Kedua, pria yang akrab disapa Banur itu menjelaskan bagaimana sistem permainan memengaruhi terkikisnya jumlah striker lokal.
“Waktu zaman saya hampir 90% striker di liga merupakan pemain lokal. Striker lokal ketika itu punya kualitas bagus. Sekarang pos striker dimonopoli pemain asing," kata Banur.
"Klub dengan ekspektasi tinggi tentu menginginkan kemenangan. Striker asing dengan kualitas yang sudah terlihat menjadi pilihan dibandingkan pemain lokal."
"Skema permainan juga ikut memengaruhi. Kalau dulu ada pola 3-5-2 atau 4-4-2 yang membuat lini depan diisi dua striker, sekarang lebih memilih memperbanyak gelandang dengan striker tunggal."
"Slot striker itu sudah hampir pasti diisi pemain asing.
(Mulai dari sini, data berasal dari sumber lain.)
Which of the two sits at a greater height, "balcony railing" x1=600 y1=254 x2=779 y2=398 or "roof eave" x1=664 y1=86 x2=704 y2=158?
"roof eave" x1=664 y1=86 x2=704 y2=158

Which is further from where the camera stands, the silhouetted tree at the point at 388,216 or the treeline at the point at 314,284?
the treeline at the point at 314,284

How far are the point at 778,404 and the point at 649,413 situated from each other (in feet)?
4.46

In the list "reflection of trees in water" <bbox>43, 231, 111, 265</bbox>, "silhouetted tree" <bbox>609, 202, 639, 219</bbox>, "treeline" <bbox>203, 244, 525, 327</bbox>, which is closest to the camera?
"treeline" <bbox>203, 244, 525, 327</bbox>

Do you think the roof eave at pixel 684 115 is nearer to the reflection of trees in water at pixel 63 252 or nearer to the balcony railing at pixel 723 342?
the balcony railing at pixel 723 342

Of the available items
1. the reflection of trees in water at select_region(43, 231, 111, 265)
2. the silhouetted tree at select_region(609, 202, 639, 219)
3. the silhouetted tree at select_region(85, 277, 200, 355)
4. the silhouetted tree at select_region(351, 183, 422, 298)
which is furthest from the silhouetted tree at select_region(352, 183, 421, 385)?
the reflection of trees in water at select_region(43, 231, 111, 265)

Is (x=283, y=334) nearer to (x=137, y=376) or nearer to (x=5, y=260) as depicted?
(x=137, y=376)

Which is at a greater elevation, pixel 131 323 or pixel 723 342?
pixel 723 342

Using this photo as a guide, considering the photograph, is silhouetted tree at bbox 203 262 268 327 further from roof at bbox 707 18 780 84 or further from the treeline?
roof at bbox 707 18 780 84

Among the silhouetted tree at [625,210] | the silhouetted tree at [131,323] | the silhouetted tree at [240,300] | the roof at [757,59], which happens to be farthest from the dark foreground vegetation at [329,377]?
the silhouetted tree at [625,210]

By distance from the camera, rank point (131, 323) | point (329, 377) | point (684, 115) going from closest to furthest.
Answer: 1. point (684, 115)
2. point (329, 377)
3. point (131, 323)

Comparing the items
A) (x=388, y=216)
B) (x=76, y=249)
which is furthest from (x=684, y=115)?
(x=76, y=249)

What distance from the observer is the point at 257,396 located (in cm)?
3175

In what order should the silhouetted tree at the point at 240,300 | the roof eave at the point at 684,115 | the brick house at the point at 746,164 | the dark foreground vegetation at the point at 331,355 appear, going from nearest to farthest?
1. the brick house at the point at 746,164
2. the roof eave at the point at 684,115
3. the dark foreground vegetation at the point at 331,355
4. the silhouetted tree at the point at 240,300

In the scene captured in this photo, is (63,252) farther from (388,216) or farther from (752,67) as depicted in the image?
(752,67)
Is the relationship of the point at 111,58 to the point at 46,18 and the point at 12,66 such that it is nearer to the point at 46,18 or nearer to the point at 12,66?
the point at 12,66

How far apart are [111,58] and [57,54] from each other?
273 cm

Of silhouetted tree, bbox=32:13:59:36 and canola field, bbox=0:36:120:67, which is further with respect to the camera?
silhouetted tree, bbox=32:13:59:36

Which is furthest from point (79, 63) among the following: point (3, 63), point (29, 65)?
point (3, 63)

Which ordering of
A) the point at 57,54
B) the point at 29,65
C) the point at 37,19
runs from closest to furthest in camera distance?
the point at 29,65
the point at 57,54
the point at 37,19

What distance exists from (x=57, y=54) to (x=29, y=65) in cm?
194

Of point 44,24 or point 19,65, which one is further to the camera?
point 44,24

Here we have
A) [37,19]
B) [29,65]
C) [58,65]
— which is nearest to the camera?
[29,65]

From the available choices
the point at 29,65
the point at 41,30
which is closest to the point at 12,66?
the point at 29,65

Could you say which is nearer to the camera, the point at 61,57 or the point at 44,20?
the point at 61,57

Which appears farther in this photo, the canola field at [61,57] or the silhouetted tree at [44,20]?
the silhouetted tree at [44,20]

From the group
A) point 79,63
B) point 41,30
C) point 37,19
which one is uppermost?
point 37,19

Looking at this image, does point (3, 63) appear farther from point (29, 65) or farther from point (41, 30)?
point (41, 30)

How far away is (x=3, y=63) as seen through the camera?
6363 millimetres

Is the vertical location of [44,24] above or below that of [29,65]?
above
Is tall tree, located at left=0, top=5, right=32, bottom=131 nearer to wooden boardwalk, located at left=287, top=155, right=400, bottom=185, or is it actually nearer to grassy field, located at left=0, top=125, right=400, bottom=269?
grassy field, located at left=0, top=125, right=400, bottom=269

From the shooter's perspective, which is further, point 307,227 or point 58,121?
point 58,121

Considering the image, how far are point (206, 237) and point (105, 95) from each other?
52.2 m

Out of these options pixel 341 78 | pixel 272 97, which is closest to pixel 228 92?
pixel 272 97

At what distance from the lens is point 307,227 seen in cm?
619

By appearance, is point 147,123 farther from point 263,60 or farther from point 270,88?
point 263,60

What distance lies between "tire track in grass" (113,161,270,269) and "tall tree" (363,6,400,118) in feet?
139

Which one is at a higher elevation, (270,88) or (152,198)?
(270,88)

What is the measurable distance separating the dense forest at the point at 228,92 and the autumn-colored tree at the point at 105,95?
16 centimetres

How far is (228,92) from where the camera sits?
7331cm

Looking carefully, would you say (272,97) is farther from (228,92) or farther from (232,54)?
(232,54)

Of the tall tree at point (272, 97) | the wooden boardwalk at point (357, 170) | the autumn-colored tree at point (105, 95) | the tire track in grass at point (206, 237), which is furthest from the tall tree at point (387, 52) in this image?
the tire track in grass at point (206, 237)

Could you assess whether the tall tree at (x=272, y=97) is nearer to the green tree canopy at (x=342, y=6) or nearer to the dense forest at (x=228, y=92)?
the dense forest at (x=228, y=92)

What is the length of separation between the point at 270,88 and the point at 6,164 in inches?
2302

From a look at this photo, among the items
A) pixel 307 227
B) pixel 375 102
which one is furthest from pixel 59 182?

Kalau dulu dengan kuota dua striker, klub bisa saja memainkan dua striker lokal atau satu penyerang asing dan satu lokal,” ucapnya.
Sistem bermain yang kini banyak menggunakan penyerang tunggal juga membuat tugas striker semakin berat. Dulu, target man identik dengan kelihaiannya menerima umpan silang.
"Slot striker itu sudah hampir pasti diisi pemain asing."
Eks Striker Timnas Indonesia, Bambang Nurdiansyah
Pergerakan mereka hanya di jantung pertahanan lawan. Jika tak berbadan jangkung untuk berduel udara, target man kudu punya kecepatan untuk lepas dari pengawalan bek lawan.
Kini peran tersebut berkembang. Target man harus mampu menahan atau melindungi bola. Sembari menahan bola, ia berpikir untuk melepaskan umpan ke ruang kosong.
Target man punya tugas makin kompleks karena kini juga dituntut bergerak, menggiring bola, mencari ruang.
“Dulu kalau bermain dengan dua striker, misalnya memasang Kurniawan dan Indriyanto. Kurniawan bertugas bergerak untuk mencari ruang dan lebih sering menggiring bola. Sementara Indriyanto sebagai target man, yang menerima umpan silang atau sekadar menjadi tembok," tutur Banur.
"Sekarang dua tugas itu harus diemban si striker tunggal. Transformasi tugas itu yang kini menjadi pekerjaan rumah striker-striker lokal,” ujarnya.